Maha, like your comment: “It’s not that their preferences are not important, but that I think voicing their preference to me and hearing again why I did not meet those preferences was valuable in and of itself…” It might be that in the power differential between student and teacher that students stumble over making observations and sound critical when they are only noting their reaction. Commenting on the world, whether it presents itself as unbiased education or outright injustice is of great value to learn.

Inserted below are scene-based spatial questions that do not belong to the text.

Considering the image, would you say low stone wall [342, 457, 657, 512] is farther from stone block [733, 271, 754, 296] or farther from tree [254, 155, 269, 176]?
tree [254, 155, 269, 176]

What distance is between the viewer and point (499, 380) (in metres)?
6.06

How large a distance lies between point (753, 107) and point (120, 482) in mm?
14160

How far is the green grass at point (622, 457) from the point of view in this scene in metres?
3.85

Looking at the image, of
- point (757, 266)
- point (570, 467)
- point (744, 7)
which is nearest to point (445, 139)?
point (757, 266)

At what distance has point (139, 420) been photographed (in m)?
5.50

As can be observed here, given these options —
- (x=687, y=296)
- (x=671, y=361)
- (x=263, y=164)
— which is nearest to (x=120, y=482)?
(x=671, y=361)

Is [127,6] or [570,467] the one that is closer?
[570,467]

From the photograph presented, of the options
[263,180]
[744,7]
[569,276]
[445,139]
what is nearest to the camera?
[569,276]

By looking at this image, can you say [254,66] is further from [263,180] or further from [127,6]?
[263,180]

“They are not experts in the field and are not well-placed to assess the relative merits of a course” How would the article’s author have come to teaching from a feminist perspective if no one before had challenged the “well-place” to account for themselves? And of course there is the weakness of placing all students into the role of immature, uninformed and no doubt silly people trembling in the magnificence of received wisdom developed by mature, informed and thoroughly stuffy people who live in castles built entirely of correctness.
Yes there are problems with popularity. Though less I think than the problem with assuming students are not to be taken with faults and wonky assumptions. Unlike their professor:-)
Rebecca, discomfort seem like a valid form of ZPD. It initiates a desire (maybe a need) for resolution to be found. Do we always need to hit the correct answer first time out or does this create confusion and potentially remembering the wrong thing?
Maha I wonder if you can scaffold for everything? Maybe forcing a decision through difficult choices or uncertainty can benefit a kind of reverse scaffolding where you ask “what happened to cause you to make this choice?”